Hi,
I’m following the instructions, but I’m having issues with step 3 upgrading sensu-backend.
? Do you really want to upgrade your Sensu 5.x database to 6.x? This operation cannot be undone; make sure you back up your database! Yes
{“component”:“store”,“level”:“warning”,“msg”:“migrating etcd database to a new version”,“time”:“2020-08-12T10:55:46+02:00”}
{“component”:“store”,“database_version”:1,“level”:“error”,“msg”:“error upgrading database”,“time”:“2020-08-12T10:55:46+02:00”}
{“component”:“sensu-enterprise”,“error”:“the namespace production does not exist”,“level”:“fatal”,“msg”:“error executing sensu-backend”,“time”:“2020-08-12T10:55:46+02:00”}
I don’t have a namespace called production, so not sure where this is coming from.
sensuctl namespace list
Name
──────
dev
prod
Sensu version before upgrade: 5.21.0
OS: CentOS Linux release 7.8.2003 (Core)
Hi @TakeTwo
I have a feeling there’s some unexpected keys in etcd that might refer to a production
namespace, that maybe you previously deleted?
Just to verify that, could you try to install etcdctl
on the backend machine, and list all keys with production
within their path (you might have to adjust some flags if you configured etcd with TLS authentication)
etcdctl get /sensu.io --prefix --keys-only | grep default
If some keys are returned, you might have to manually delete them, using something like this:
etcdctl del /sensu.io/path/to/key
@TakeTwo
Just a quick command fix up… grep for production instead of default
etcdctl get /sensu.io --prefix --keys-only | grep production
So a little bit more on this. I’m not sure how to get into this situation. I just deleted a namespace, made sure there were still resource keys in the namespace and then did the upgrade. I wasn’t able to reproduce the error starting from 5.21.1.
Here’s what I did step by step.
- ensure namespace
action_CICD
exists
- populate role, rolebindings and a check in the namespace
-
etcdctl get /sensu.io --prefix --keys-only | grep action_CICD`
/sensu.io/api/internal/metricsd/v1/metrics/action_CICD/entity_gauges
/sensu.io/api/internal/metricsd/v1/metrics/action_CICD/event_gauges
/sensu.io/api/internal/metricsd/v1/metrics/action_CICD/keepalive_gauges
/sensu.io/checks/action_CICD/test
/sensu.io/namespaces/action_CICD
/sensu.io/rbac/rolebindings/action_CICD/namespace-admins
/sensu.io/rbac/rolebindings/action_CICD/namespace-operators
/sensu.io/rbac/roles/action_CICD/namespace-admin
/sensu.io/rbac/roles/action_CICD/namespace-operator
- delete the namespace
- resource related keys are still in place
/sensu.io/api/internal/metricsd/v1/metrics/action_CICD/entity_gauges
/sensu.io/api/internal/metricsd/v1/metrics/action_CICD/event_gauges
/sensu.io/api/internal/metricsd/v1/metrics/action_CICD/keepalive_gauges
/sensu.io/checks/action_CICD/test
/sensu.io/rbac/rolebindings/action_CICD/namespace-admins
/sensu.io/rbac/rolebindings/action_CICD/namespace-operators
/sensu.io/rbac/roles/action_CICD/namespace-admin
/sensu.io/rbac/roles/action_CICD/namespace-operator
- did the upgrade, no problem
@TakeTwo, it would definitely would be useful to see that key output to see if we can determine if there is a specific resource key that is causing the problem for you.

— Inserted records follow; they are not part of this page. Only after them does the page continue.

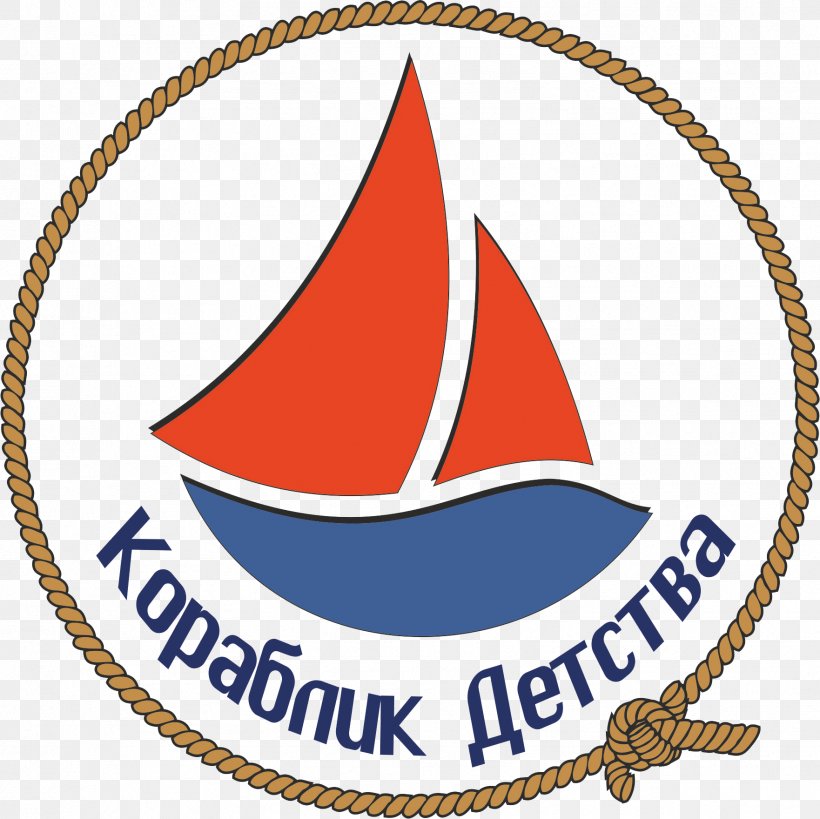 Кораблик Emblem Logo Child Kindergarten, PNG, 1762x1760px, Emblem, Area, Brand, Child, Family Download Free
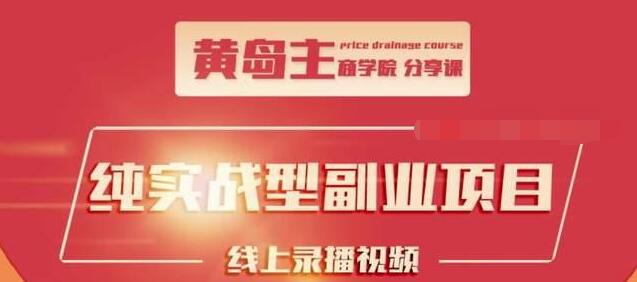 图片[1]-黄岛主公众号流量主变现副业项目，1千阅读15-20收益，一天收入200+不是问题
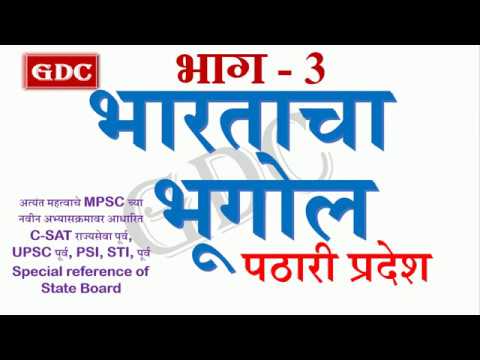 Geography of India Part-3(Imp for MPSC/UPSC, PSI, STI, ASO Tax Assistant)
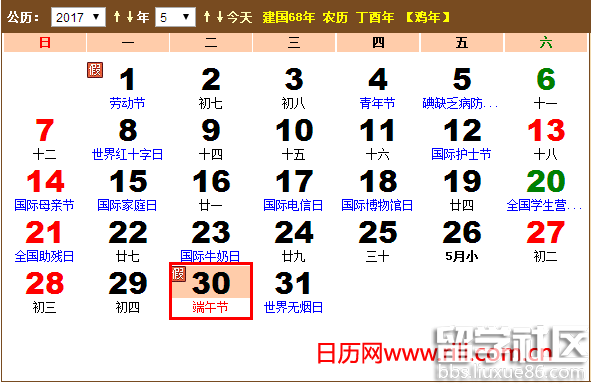 2017年端午节是哪天
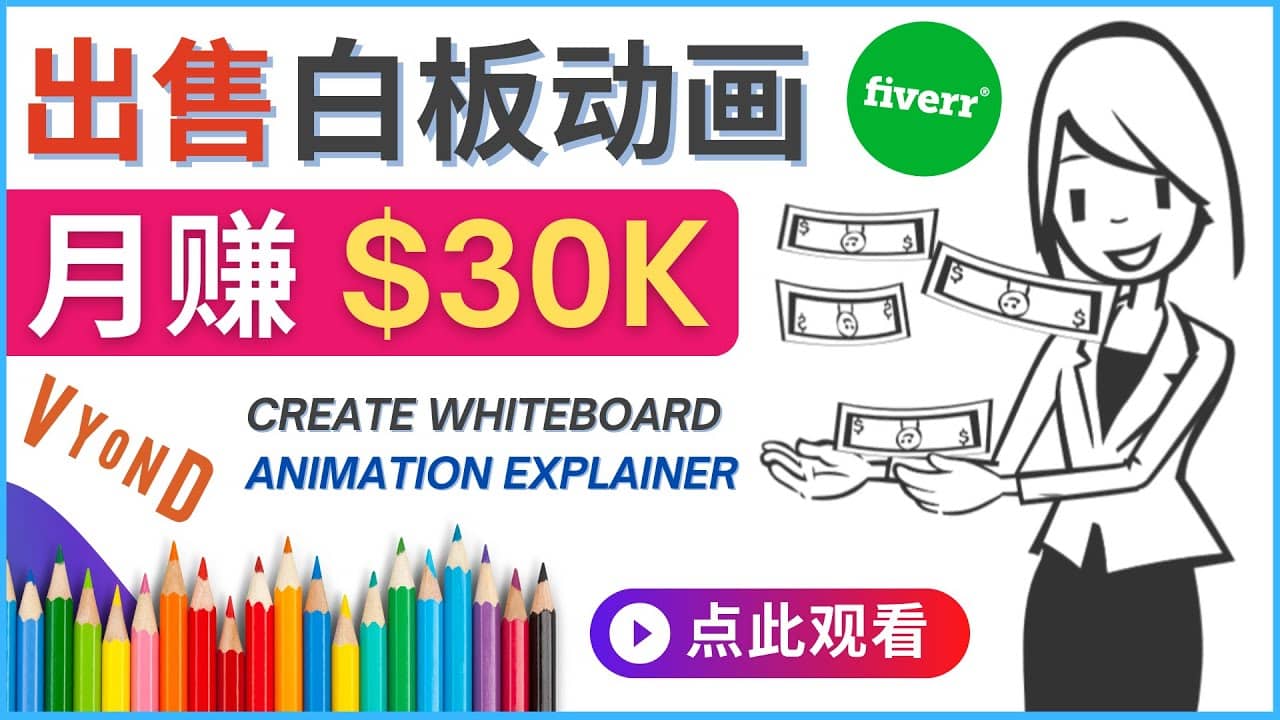 如何用最简单制作白板动画（WhiteBoard Animation）月赚3万美元-芸启轻创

My quick test of just deleting a namespace didn’t cause a problem for me, so its definitely something subtle.
In the meantime, if you do see production namespaced resources in your etcdctl key output, it might be easier to add the namespace back do the upgrade then delete the namespace again after the upgrade. Though I really want to see what etcd key names are referring to production.

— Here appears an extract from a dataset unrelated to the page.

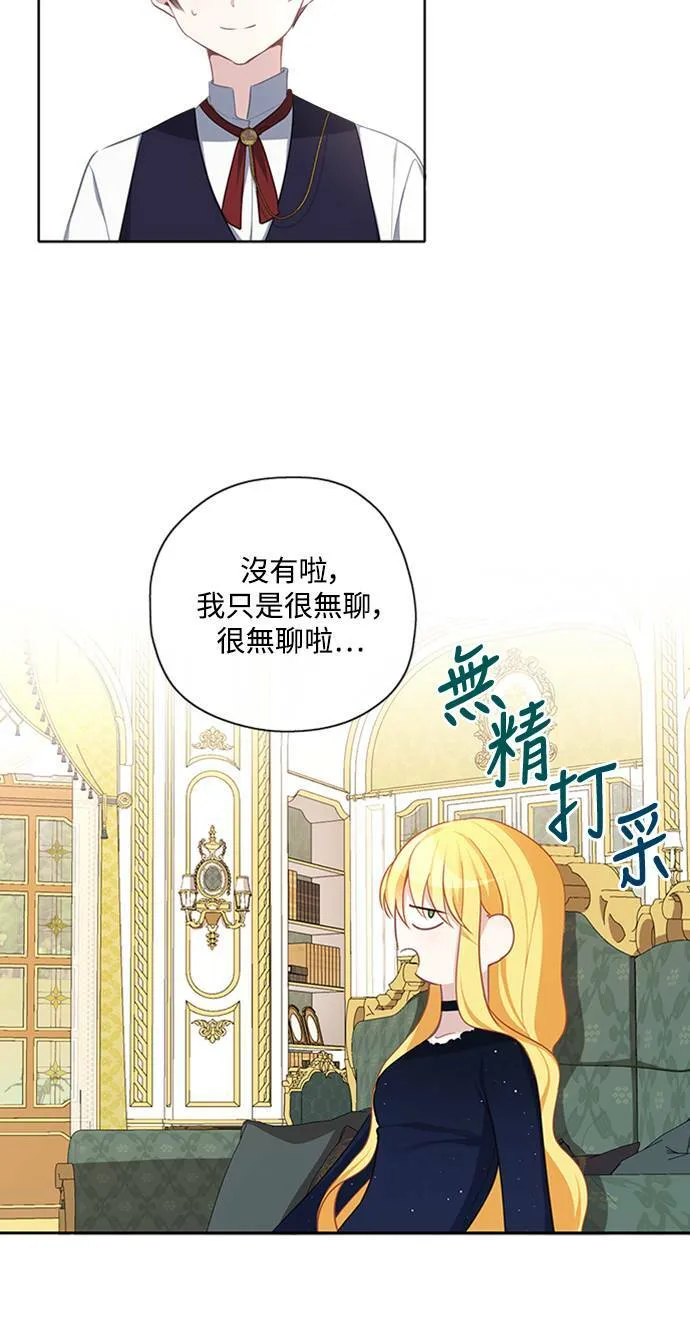 第41话 第26页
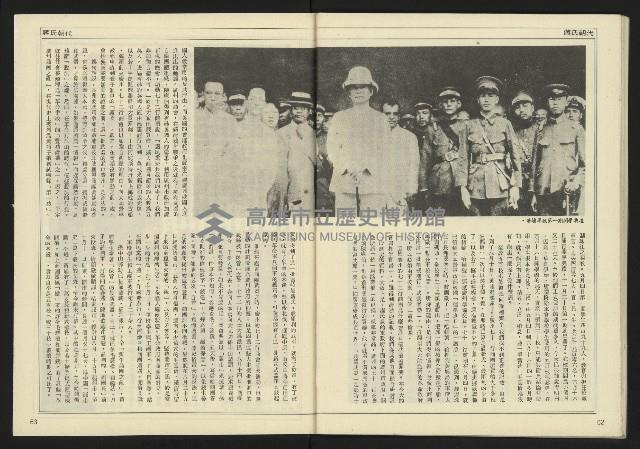 《民主天地週刊NO.29》藏品圖，第33張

Thanks for the suggestions @palourde and @jspaleta.
Unfortunately I haven’t had much luck with this, it may be a bit beyond my technical capabilities to troubleshoot.
etcdctl -ca-file /etc/sensu/tls/xxx.pem --cert-file /etc/sensu/tls/xxx.pem --key-file /etc/sensu/tls/xxx-key.pem get /sensu.io --prefix --keys-only | grep production
flag provided but not defined: -prefix
I’ve tried swapping between API 2 and 3 without any difference.
Removing these flags gives the following error;
Error: client: etcd cluster is unavailable or misconfigured; error #0: dial tcp 127.0.0.1:4001: connect: connection refused
; error #1: EOF
error #0: dial tcp 127.0.0.1:4001: connect: connection refused
error #1: EOF
Adding --endpoints “https://localhost:2379” seems to allow connectivity, but not sure this is the endpoint to use for this purpose? This gives the following error;
Error: 100: Key not found (/sensu.io) [53]
Could you try to run the same first command, but by prefixing the command with ETCDCTL_API=3
, so something like
ETCDCTL_API=3 etcdctl -ca-file /etc/sensu/tls/xxx.pem --cert-file /etc/sensu/tls/xxx.pem --key-file /etc/sensu/tls/xxx-key.pem get /sensu.io --prefix --keys-only | grep production
Thanks @palourde, that did the trick.
ETCDCTL_API=3 etcdctl --cacert=/etc/sensu/tls/ca.pem --cert=/etc/sensu/tls/xxx.pem --key=/etc/sensu/tls/xxx.pem get /sensu.io --prefix --keys-only | grep production
/sensu.io/api/internal/metricsd/v1/metrics/production/entity_gauges
/sensu.io/api/internal/metricsd/v1/metrics/production/event_gauges
/sensu.io/api/internal/metricsd/v1/metrics/production/keepalive_gauges
/sensu.io/entities/production/xxx
/sensu.io/events/production/xxx/keepalive
/sensu.io/switchsets/lease/keepalived/production/xxx
(Certificates and server name replaced with xxx)
I can hold off on deleting the keys if there’s some other debugging you like me to do first.
Glad to hear this @TakeTwo!
Feel free to delete those keys; you will need to delete them one by one using a command similar to this:
ETCDCTL_API=3 etcdctl --cacert=/etc/sensu/tls/ca.pem --cert=/etc/sensu/tls/xxx.pem --key=/etc/sensu/tls/xxx.pem del /sensu.io/path/to/key
Do you remember what was the original version you installed on this cluster? I believe some older Sensu Go versions may have allowed you to delete a namespace that wasn’t empty, but it has been fixed for a couple of releases I think.